Search code examples
greenplumhawq

How to get total row count and max(timestamp) column in select list for all table in particular schema


We have Postgres based Read Only database. in that,we have 52 tables under one schema.

We are trying to output row count and max(timestamp) column for all tables under one schema.

Environment is :

PostgreSQL 8.2.15 (Greenplum Database 4.2.0 build 1) (HAWQ 1.3.0.2 build 14421) on x86_64-unknown-linux-gnu, compiled by GCC gcc (GCC) 4.4.2 compiled

We tried on :

SELECT 
  nspname AS schemaname,relname,reltuples,max(time)
FROM pg_class C
LEFT JOIN pg_namespace N ON (N.oid = C.relnamespace)
WHERE 
  nspname NOT IN ('pg_catalog', 'information_schema') AND
  relkind='r' 
ORDER BY reltuples DESC;

In this query, we got the row count column but still max(timestamp) for all table is not achieved.

Any help on it would be much appreciated ?


Solution

  • What you are accessing with this query is database statistics, which is not 100% accurate and might be missing or outdated depending on your statistics collection processes.

    To get the row count for a list of tables, you have to scan each of these tables.

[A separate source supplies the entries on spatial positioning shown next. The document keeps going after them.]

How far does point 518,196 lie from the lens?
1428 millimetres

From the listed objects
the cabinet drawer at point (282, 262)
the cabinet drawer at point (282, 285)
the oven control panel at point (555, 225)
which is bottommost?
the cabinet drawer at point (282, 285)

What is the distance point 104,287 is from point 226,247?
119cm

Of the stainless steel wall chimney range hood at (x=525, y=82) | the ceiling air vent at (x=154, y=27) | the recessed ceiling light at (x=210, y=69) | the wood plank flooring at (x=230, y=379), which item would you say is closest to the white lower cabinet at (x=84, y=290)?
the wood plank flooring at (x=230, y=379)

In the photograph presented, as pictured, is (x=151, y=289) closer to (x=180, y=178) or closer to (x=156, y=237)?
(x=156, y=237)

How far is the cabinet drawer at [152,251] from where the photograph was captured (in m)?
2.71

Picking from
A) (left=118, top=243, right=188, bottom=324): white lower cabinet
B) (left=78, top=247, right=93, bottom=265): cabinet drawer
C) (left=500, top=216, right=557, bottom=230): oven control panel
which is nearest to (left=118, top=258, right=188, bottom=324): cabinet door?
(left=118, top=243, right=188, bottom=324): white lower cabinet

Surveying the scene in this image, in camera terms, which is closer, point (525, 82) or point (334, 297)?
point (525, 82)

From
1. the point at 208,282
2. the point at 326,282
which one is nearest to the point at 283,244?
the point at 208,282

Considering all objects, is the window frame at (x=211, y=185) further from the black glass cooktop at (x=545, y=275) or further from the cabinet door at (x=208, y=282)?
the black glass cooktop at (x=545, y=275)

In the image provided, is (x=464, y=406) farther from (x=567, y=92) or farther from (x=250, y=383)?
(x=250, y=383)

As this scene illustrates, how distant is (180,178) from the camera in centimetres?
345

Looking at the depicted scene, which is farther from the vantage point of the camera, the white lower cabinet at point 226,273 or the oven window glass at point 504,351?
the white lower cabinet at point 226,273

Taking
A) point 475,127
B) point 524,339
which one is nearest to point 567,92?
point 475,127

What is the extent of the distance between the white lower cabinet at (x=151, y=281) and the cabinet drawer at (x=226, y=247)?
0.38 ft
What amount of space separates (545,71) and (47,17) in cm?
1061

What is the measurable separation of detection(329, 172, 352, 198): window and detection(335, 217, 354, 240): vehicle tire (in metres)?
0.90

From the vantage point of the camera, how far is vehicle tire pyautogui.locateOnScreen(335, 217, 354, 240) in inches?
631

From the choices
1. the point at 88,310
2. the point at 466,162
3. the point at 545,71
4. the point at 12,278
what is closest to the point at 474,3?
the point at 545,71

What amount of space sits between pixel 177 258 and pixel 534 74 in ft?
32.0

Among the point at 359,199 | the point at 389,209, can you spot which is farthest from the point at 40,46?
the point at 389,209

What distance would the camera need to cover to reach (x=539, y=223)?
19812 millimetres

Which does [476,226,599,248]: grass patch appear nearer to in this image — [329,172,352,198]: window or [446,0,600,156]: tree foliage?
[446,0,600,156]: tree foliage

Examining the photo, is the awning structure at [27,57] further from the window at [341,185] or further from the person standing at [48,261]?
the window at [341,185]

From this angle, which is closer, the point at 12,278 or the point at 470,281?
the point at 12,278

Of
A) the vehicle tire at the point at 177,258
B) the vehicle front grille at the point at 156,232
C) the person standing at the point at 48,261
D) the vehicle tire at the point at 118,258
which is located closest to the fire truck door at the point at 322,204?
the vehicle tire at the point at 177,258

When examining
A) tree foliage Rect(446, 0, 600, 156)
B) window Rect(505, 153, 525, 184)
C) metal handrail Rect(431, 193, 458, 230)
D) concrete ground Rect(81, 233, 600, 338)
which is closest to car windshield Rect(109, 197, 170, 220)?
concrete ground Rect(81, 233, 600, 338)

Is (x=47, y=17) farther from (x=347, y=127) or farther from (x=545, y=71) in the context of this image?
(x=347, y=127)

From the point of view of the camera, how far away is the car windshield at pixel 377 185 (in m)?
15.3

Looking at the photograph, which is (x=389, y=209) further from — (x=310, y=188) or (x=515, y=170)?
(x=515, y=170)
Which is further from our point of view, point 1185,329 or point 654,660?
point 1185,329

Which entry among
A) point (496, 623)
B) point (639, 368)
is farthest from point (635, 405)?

However you can use pg_relation_size() to get an idea of the table size in bytes, and this function does not require you scanning the table.

    If your table list is static, you can get away with a query like this:

    select 'table1', count(*), max(time) from table1
    union all
    select 'table2', count(*), max(time) from table2
    union all
    ...
    select 'table52', count(*), max(time) from table52;
    

    This solution is not flexible as if table list has changed, you need to rewrite your query.

    Second option is to generate this query and manually execute it:

    select string_agg(query, ' union all ') as query
        from (
            select 'select ''' || n.nspname || '.' || c.relname || ''', count(*), max(time) from ' || n.nspname || '.' || c.relname as query
                from pg_namespace as n, pg_class as c
                where n.oid = c.relnamespace
                    and n.nspname = 'my_schema'
            ) as q;
    

    This is more flexible, however the second query should be executed manually.

    And finally your last option - writing a function for doing so:

    create or replace function table_sizes (schemaname varchar) returns setof record as $BODY$
    declare
        r record;
        t varchar;
    begin
        for t in execute $$
            select n.nspname || '.' || c.relname
                from pg_namespace as n, pg_class as c
                where n.oid = c.relnamespace
                    and c.relkind = 'r'
                    and n.nspname = '$$ || schemaname || $$'$$
        loop
            execute 'select ''' || t || '''::varchar, count(*), max(time) from ' || t
                into r;
            return next r;
        end loop;
        return;
    end;
    $BODY$ language plpgsql volatile;
    
    select * from table_sizes('public') t(tablename varchar, rowcount bigint, maxtime time);